What to produce:
Begin at the line containing "22:41:43, 3 frames over 4 s." in the data below and go on through the line containing "United States, site archbold_FL-24.", repeating each line exactly; include both ends and no other line.

-- Opening Marker --

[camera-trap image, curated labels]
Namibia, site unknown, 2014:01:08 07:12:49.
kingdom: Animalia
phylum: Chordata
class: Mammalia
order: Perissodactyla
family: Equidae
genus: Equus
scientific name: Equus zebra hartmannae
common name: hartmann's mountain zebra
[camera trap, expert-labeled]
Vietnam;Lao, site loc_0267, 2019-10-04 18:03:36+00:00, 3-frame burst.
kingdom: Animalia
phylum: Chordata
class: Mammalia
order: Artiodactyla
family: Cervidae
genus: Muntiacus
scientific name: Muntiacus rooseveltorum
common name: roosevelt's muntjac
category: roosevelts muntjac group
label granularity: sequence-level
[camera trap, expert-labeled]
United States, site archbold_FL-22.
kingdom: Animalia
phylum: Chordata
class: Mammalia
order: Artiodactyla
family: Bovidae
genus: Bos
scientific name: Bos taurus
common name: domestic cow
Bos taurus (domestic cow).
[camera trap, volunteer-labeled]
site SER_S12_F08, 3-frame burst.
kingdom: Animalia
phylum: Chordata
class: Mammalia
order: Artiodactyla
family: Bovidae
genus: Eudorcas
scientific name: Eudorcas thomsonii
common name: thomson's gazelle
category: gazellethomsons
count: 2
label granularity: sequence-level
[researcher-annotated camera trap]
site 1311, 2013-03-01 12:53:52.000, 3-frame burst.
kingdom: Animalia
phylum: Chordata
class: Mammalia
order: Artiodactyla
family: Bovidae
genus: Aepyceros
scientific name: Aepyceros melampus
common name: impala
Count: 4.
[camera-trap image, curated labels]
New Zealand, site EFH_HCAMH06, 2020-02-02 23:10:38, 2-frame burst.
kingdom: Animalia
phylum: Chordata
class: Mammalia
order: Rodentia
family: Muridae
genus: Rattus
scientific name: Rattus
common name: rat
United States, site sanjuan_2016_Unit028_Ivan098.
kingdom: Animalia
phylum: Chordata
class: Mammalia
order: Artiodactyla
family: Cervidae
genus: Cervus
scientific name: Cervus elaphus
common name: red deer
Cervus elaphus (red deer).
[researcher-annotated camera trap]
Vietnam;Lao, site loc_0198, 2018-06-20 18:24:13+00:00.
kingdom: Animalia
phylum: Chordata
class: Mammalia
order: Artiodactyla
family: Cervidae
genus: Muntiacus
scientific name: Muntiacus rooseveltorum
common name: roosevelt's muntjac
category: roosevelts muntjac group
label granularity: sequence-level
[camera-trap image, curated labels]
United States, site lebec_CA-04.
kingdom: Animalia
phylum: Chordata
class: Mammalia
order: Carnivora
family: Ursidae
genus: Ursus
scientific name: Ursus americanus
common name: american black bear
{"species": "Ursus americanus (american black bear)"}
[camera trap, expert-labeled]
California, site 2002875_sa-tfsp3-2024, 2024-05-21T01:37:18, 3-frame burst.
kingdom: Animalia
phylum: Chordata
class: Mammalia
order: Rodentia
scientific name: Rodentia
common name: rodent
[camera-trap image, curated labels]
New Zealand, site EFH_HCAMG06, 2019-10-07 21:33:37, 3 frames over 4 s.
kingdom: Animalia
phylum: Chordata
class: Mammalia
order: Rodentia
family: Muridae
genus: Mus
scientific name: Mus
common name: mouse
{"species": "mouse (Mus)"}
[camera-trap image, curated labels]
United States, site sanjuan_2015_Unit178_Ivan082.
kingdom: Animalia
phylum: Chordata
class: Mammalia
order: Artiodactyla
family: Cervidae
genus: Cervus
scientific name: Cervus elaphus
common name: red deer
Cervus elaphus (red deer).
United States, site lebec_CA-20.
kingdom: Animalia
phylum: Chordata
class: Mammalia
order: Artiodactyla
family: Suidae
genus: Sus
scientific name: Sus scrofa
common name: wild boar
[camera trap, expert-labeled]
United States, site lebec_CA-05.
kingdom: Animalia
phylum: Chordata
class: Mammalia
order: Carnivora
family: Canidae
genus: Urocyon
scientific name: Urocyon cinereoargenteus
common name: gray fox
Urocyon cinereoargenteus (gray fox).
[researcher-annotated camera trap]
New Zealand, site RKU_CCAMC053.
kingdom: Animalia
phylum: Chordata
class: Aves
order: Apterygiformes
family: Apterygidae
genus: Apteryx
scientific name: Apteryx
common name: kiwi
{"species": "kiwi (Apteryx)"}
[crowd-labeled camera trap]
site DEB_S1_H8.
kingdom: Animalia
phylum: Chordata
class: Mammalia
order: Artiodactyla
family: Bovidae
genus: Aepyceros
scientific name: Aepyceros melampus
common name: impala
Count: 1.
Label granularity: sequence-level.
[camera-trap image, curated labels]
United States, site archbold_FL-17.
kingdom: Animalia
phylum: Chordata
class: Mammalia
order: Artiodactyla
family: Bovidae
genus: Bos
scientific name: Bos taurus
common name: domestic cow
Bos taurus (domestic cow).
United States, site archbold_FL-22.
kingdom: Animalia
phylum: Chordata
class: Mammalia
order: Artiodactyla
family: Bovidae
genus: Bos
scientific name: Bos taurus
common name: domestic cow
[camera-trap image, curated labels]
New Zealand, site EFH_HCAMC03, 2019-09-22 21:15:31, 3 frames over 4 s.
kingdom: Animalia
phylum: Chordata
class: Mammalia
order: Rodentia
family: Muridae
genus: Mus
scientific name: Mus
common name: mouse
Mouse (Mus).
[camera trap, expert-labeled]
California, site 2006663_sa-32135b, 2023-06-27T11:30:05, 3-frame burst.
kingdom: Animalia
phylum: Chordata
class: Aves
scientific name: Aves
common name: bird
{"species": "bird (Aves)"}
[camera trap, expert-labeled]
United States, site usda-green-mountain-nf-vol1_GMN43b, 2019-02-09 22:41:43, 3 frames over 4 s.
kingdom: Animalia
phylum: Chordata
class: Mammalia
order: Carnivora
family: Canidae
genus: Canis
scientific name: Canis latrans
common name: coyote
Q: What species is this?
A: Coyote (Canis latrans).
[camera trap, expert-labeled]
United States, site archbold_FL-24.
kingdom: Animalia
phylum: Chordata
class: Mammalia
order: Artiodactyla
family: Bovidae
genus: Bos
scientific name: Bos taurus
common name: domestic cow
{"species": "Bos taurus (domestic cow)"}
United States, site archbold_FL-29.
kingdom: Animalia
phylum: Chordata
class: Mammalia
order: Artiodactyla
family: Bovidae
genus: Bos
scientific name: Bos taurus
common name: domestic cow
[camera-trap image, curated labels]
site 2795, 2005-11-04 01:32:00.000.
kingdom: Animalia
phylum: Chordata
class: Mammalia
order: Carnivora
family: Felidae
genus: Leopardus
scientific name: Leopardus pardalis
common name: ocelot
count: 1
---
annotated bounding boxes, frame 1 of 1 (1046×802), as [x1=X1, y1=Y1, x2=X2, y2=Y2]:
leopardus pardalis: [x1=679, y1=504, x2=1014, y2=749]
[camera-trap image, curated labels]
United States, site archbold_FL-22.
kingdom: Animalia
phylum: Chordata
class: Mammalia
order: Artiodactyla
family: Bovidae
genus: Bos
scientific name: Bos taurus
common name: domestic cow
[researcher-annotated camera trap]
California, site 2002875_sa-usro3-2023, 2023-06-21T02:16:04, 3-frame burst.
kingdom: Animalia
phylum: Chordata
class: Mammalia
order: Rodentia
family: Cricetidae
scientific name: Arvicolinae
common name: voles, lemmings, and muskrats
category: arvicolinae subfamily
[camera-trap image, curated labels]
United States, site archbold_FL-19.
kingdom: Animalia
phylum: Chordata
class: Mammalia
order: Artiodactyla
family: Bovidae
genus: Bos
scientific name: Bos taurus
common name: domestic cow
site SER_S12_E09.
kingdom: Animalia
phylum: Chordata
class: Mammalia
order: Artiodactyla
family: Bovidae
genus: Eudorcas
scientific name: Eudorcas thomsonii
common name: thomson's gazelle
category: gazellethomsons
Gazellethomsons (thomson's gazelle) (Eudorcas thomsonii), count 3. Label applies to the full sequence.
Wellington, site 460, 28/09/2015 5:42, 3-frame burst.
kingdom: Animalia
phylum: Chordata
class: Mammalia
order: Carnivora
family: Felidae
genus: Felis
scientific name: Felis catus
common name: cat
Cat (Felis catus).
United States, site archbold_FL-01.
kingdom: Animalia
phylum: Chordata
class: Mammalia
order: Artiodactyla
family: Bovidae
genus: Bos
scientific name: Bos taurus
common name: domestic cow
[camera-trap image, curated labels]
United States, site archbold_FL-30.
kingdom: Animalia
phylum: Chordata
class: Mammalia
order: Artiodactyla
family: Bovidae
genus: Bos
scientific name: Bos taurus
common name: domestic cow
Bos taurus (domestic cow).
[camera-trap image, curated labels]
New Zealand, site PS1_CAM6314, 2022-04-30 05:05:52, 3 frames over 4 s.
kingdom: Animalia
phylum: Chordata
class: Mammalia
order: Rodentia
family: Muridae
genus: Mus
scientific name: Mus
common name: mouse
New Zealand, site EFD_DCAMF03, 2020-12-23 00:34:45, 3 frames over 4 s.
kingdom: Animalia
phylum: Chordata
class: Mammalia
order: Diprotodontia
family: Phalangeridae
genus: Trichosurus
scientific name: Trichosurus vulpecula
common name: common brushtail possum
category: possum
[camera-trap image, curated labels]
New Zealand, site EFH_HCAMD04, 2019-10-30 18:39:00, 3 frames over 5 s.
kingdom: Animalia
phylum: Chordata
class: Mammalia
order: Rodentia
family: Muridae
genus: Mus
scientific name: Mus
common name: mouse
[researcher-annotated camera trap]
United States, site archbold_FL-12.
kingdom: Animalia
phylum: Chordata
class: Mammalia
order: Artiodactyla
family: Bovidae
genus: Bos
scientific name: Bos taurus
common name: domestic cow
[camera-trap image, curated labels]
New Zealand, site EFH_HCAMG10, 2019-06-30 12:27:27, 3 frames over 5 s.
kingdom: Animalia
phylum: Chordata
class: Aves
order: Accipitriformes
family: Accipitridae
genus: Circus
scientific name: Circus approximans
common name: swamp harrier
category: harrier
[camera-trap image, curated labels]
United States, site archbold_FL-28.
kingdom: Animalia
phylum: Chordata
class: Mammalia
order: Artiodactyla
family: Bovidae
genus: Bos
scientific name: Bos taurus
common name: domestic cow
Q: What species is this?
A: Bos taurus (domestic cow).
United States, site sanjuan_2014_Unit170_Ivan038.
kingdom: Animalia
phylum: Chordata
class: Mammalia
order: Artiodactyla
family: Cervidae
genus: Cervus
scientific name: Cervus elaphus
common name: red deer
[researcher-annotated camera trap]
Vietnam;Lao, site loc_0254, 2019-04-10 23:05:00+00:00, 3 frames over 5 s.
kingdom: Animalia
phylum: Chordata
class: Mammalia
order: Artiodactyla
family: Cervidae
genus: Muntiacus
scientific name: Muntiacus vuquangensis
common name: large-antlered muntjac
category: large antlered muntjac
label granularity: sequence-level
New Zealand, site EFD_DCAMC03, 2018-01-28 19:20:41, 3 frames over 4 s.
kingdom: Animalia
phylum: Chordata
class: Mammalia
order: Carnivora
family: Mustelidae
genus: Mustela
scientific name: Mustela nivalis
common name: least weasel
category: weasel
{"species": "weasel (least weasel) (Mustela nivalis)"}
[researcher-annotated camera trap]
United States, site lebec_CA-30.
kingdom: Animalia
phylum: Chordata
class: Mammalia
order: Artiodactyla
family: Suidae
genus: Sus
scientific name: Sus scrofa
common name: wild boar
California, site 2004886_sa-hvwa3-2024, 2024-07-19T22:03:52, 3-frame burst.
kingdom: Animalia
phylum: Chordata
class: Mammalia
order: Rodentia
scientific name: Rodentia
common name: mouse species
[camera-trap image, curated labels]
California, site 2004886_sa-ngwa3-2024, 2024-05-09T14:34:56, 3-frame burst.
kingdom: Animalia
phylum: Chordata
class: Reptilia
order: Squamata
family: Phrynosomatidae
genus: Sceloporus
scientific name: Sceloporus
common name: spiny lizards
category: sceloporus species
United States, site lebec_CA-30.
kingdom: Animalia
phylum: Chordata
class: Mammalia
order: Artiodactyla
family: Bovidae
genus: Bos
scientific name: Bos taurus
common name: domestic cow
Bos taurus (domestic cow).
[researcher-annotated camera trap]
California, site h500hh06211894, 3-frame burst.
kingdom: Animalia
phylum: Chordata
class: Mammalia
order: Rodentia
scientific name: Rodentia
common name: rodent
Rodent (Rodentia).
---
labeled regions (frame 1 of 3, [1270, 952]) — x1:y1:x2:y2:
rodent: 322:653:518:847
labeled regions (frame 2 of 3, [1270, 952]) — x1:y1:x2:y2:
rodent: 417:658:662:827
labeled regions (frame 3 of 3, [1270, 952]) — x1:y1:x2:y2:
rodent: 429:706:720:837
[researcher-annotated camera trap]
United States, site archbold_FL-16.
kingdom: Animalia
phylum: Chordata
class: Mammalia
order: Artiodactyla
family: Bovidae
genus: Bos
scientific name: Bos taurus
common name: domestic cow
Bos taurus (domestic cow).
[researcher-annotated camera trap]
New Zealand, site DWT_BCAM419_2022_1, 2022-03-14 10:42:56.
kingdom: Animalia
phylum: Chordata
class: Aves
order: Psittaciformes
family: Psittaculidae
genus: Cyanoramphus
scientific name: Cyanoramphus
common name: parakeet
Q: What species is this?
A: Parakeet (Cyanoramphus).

-- Closing Marker --

Solution to the problem:
United States, site usda-green-mountain-nf-vol1_GMN43b, 2019-02-09 22:41:43, 3 frames over 4 s.
kingdom: Animalia
phylum: Chordata
class: Mammalia
order: Carnivora
family: Canidae
genus: Canis
scientific name: Canis latrans
common name: coyote
Q: What species is this?
A: Coyote (Canis latrans).
[camera trap, expert-labeled]
United States, site archbold_FL-24.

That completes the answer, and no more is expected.